= Pronova BioPharma =

Norwegian company

Pronova BioPharma is a Norwegian company. In Denmark it is a bulk manufacturer of omega-3 products with a manufacturing plant in Kalundborg. It was acquired by BASF in 2014.

Pronova BioPharma ASA had its roots in Norway's codfish liver oil industry. The company was founded in 1991 as a spinout from the JC Martens company, which in turn was founded in 1838 in Bergen, Norway. Pronova developed the concentrated omega-3-acid ethyl esters formulation that is the active pharmaceutical ingredient of Lovaza.

==Lovaza==
Pronova won approvals to market the drug, called Omacor in Europe (and initially in the US), in several European countries in 2001 after conducting a three-and-a-half-year trial in 11,000 subjects; The company partnered with other companies like Pierre Fabre in France. In 2004, Pronova licensed the US and Puerto Rican rights to Reliant Therapeutics, whose business model was in-licensing of cardiovascular drugs. In that same year, Reliant and Pronova won FDA approval for the drug, and it was launched in the US and Europe in 2005. Global sales in 2005 were $144M, and by 2008, they were $778M. By 17 November 2010, the constituent companies of the OSEAX included Pronova BioPharma.

In 2009, generic companies Teva Pharmaceuticals and Par Pharmaceutical made clear their intentions to file Abbreviated New Drug Applications (“ANDAs”) to bring generics to market, and in April 2009, Pronova sued them from infringing the key US patents covering Lovaza, US 5,656,667 (due to expire in April 2017), US 5,502,077 (exp March 2013). Subsequently, in May 2012, a district court ruled in Pronova's favor, saying that the patents were valid. The generic companies appealed, and in September 2013, the Federal Circuit reversed, saying that because more than one year before Pronova's predecessor company applied for a patent, it had sent samples of the fish oil used in Lovaza to a researcher for testing. This event thus constituted "public use" that invalidated the patent in question. Generic versions of Lovaza were introduced in America in April 2014.

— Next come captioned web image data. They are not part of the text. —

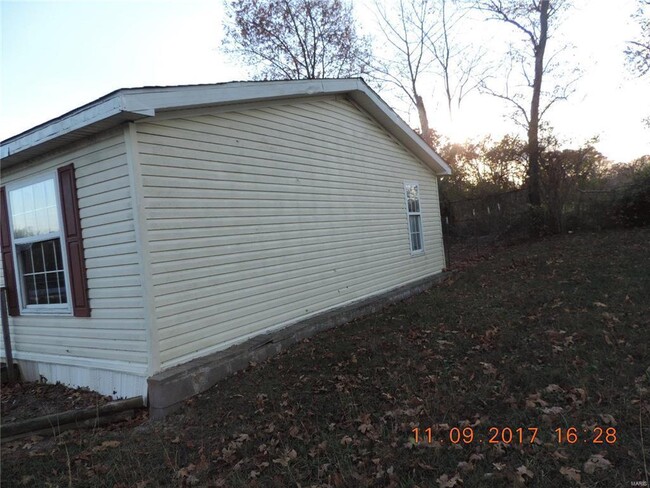 Building Photo - MINERAL POINT - large ranch home with fire...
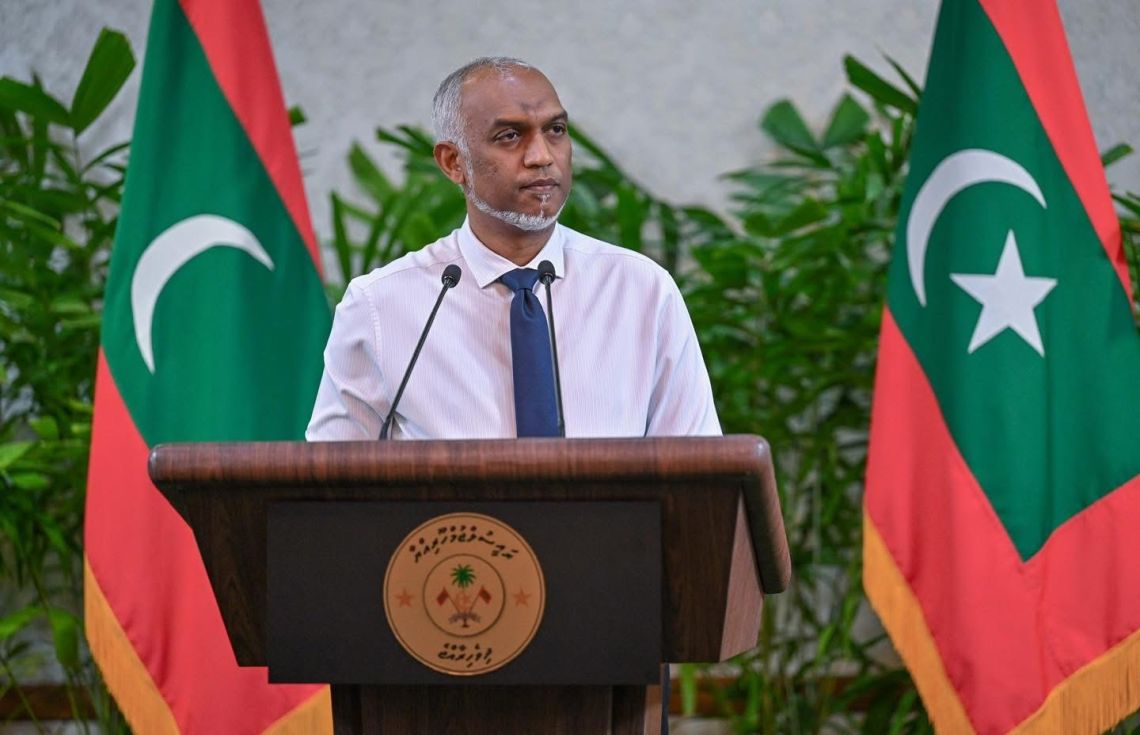 ދިވެހި ސަރުކާރުގެ އެންމެ މަތީ ވެރިޔާ، ރައީސުލްޖުމްހޫރިއްޔާ ޑރ. މުޙައްމަދު މުޢިއްޒު.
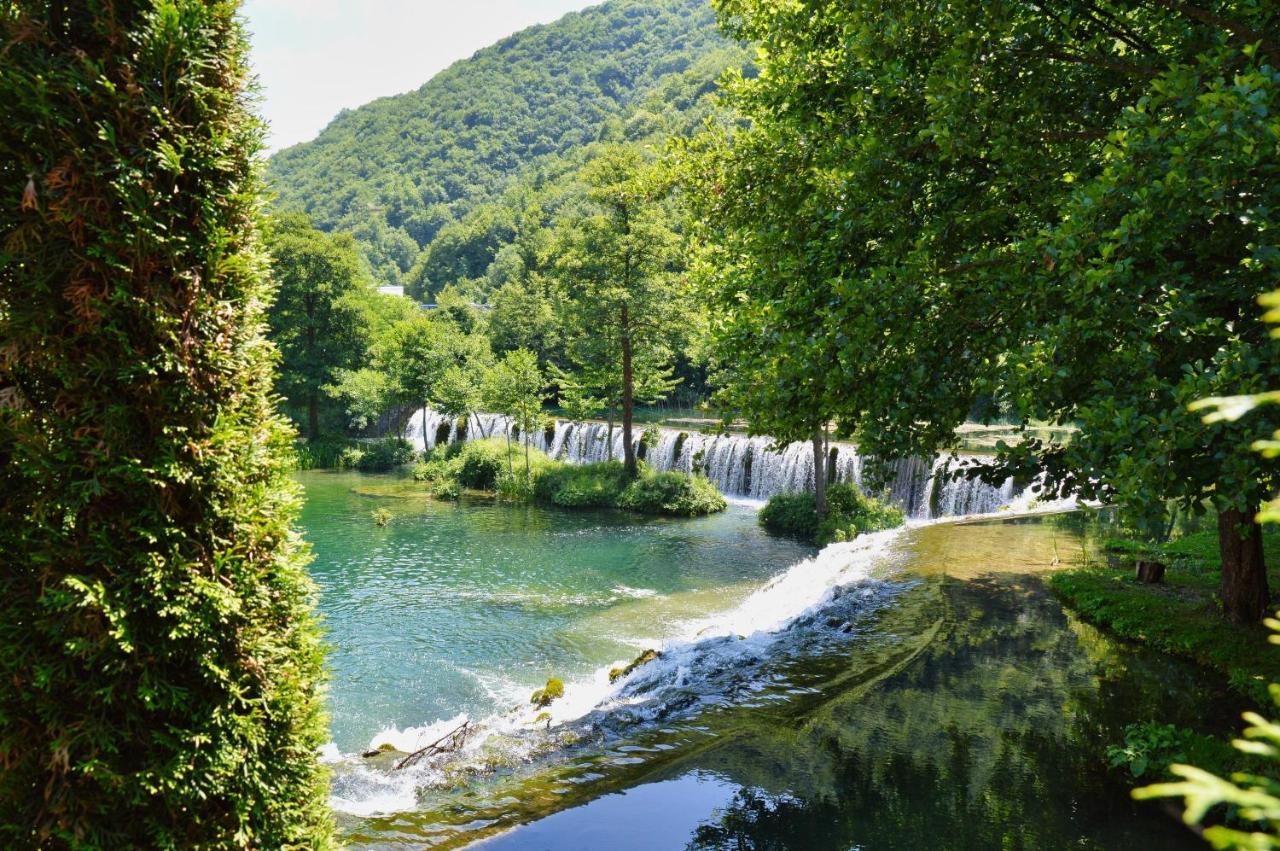 Motel Konoba Slapovi Jajce Exteriér fotografie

Pronovo has continued to manufacture the ingredients in Lovaza, and in 2012, BASF announced it would acquire Pronova for $844 million. The deal closed in 2013.

==Research==
Pronova BioPharma is a commercial partner in MabCent-SFI.

==Brand names==
- Lovaz (US)/Omacor (Europe), sold by Woodward Pharma Services, LLC in the US; created and manufactured by Pronova. It was approved in the United States in 2004.